Many engagements occur during the holiday season.When a couple decides to gets married, they
usually comingle at least some of their personal finances. Some of the biggest
challenges a couple will face include joint goal-setting, establishing accounts
at financial institutions, deciding how to pay bills and manage money, and
filing income taxes as a married couple. Below are five recommendations to
consider:
- Set Joint Financial Goals- Make a list of short- and longer- term needs and wants. For example, one spouse may need a new car within a year and, together, a couple wants to buy a house within three years. Determine the cost of each goal and the amount that needs to be saved each month to achieve it on time. As an initial financial goal, plan to save at least 3 months living expenses for emergencies such as car repairs.

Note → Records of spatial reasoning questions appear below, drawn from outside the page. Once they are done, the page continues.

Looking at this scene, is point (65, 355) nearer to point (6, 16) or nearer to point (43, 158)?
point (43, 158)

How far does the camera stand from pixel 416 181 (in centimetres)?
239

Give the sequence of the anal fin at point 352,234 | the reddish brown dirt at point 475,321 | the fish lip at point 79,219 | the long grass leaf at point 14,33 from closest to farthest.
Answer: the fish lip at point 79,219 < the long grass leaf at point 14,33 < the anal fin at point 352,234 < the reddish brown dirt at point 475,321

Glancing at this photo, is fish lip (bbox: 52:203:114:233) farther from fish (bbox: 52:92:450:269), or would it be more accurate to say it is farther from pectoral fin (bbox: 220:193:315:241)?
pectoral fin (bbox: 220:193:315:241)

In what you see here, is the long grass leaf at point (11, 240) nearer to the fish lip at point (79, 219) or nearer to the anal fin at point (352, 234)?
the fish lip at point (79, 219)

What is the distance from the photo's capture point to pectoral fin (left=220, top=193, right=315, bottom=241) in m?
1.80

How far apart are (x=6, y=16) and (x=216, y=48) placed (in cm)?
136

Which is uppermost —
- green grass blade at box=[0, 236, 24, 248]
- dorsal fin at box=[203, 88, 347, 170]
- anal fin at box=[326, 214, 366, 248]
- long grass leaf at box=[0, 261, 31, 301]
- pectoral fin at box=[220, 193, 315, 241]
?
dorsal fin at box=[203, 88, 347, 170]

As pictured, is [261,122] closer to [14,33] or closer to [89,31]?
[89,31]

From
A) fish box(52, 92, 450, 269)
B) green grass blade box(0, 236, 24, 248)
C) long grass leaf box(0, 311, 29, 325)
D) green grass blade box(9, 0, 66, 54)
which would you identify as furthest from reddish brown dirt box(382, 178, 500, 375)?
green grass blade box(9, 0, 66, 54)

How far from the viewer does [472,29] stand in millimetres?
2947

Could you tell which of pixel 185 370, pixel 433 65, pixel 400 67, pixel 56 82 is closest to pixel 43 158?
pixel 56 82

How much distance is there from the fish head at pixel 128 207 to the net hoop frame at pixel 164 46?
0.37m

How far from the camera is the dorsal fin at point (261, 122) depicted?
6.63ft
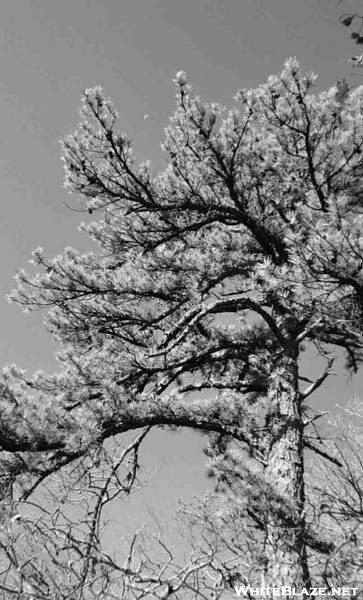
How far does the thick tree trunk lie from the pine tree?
0.05 feet

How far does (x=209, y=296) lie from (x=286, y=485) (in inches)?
98.9

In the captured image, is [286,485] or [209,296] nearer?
[286,485]

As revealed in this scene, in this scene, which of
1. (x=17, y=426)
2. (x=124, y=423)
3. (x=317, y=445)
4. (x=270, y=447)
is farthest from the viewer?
(x=317, y=445)

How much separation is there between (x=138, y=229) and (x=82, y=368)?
7.54 feet

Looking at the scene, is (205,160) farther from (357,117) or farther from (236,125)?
(357,117)

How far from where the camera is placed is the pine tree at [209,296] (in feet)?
16.0

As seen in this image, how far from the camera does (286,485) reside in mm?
5160

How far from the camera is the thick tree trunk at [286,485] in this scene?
176 inches

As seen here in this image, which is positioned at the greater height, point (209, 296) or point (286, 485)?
point (209, 296)

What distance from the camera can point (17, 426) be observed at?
474 centimetres

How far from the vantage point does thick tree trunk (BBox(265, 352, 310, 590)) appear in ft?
14.7

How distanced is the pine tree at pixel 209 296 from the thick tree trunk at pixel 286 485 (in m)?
0.02

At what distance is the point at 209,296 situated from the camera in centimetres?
658

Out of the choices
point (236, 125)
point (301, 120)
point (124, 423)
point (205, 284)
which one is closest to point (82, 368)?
point (124, 423)
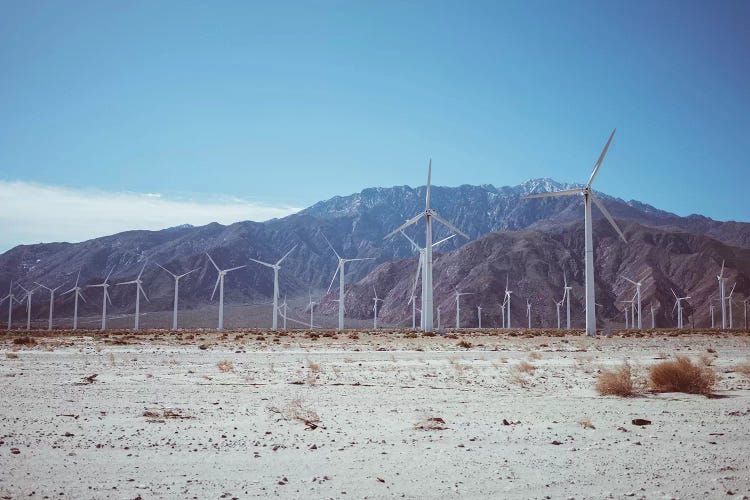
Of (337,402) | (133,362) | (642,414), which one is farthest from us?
(133,362)

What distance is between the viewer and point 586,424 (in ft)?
39.3

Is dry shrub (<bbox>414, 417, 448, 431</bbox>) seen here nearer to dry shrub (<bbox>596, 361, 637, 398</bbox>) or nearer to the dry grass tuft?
the dry grass tuft

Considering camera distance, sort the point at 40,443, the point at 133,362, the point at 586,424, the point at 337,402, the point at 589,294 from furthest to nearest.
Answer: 1. the point at 589,294
2. the point at 133,362
3. the point at 337,402
4. the point at 586,424
5. the point at 40,443

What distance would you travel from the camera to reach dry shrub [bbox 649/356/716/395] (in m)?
16.9

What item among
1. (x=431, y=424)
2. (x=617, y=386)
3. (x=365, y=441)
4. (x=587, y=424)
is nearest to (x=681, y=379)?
(x=617, y=386)

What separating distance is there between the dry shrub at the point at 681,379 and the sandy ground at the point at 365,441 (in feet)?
2.09

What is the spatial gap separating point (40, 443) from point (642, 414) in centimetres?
1148

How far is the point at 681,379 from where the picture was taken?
1708 cm

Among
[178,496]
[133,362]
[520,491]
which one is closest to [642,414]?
[520,491]

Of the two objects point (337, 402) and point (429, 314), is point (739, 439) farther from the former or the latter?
point (429, 314)

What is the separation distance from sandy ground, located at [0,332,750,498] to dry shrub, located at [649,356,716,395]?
2.09 ft

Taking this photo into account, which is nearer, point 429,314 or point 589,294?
point 589,294

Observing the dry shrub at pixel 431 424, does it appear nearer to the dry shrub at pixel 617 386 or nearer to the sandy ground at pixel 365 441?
the sandy ground at pixel 365 441

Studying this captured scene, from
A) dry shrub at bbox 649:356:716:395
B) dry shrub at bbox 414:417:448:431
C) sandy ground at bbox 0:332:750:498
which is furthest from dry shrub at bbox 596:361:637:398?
dry shrub at bbox 414:417:448:431
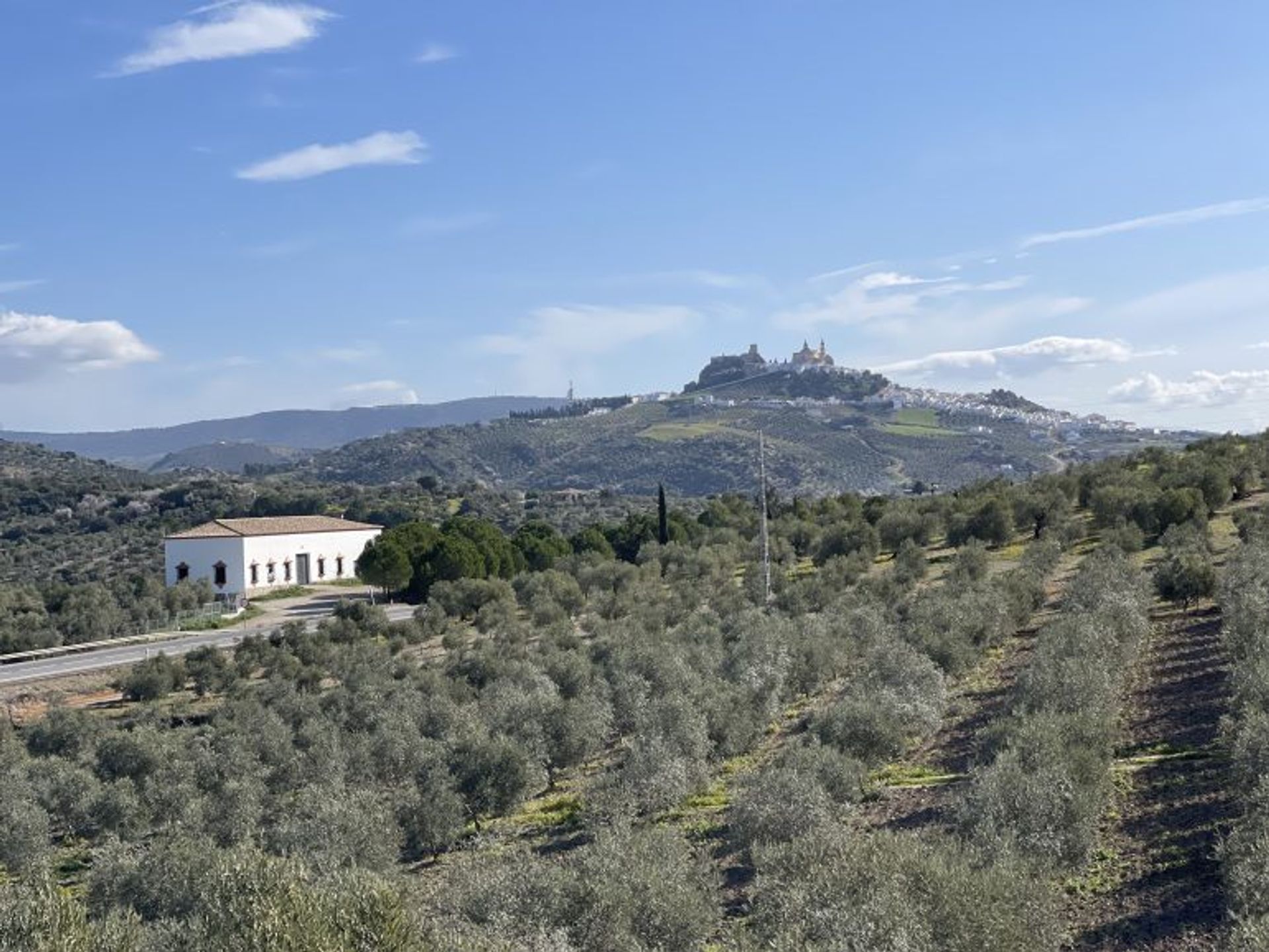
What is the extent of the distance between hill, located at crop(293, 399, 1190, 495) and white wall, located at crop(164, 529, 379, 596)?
73.4 metres

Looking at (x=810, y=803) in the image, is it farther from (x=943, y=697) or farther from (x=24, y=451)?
(x=24, y=451)

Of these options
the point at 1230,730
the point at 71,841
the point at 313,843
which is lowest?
the point at 71,841

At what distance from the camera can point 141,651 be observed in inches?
1815

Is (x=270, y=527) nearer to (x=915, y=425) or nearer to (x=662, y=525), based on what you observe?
(x=662, y=525)

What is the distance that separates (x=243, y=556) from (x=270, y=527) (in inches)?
160

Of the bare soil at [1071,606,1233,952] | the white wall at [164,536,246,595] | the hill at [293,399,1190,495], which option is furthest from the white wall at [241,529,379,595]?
the hill at [293,399,1190,495]

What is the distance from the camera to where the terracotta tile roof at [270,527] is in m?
67.2

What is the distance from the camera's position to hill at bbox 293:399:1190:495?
5935 inches

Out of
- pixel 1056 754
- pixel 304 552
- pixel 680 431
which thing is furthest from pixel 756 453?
pixel 1056 754

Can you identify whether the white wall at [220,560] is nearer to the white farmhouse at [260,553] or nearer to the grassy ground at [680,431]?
the white farmhouse at [260,553]

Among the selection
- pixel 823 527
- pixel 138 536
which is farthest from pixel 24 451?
pixel 823 527

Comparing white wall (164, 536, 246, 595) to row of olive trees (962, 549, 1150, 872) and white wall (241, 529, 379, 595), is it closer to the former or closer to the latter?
white wall (241, 529, 379, 595)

- Develop a Spending Plan- Prepare a spending plan (a.k.a., budget) that includes savings for financial goals. Review and revise it as needed. A simple spending plan includes monthly net income, fixed expenses, flexible expenses, and occasional expenses that are paid less frequently than monthly (e.g., quarterly insurance premiums).
- Develop a Cash Management Plan- Decide if and how you want to merge financial accounts (e.g., savings and checking). Some couples prefer one joint account while others prefer two separate accounts or a combination of separate and joint accounts. Factors to consider include convenience, a desire by each spouse for some personal “spending money,” and the minimum balances required by financial institutions to avoid fees.
- Develop a Payment Plan-Decide how to divide household expenses. If the incomes of two working spouses are fairly equal, bills can be split 50/50. If there is a substantial difference in earnings, bills can be pro-rated. For example, the spouse who earns 70% of household income would pay 70% of the couple’s expenses. The other spouse who earns 30% of total income would pay the remaining 30% of the bills.
- Come Clean About Credit- Review each other’s credit reports prior to marriage. If a spouse-to-be has a poor credit history, don’t apply for a joint loan (e.g., mortgage) or credit cards. Keep your credit histories separate until negative information drops off the poor credit report, usually in 7 years (10 years for bankruptcy). If one spouse co-signs a loan for the other, he or she becomes legally responsible. Similarly, if financial accounts are merged, assets of the spouse with a good credit history can be seized by creditors.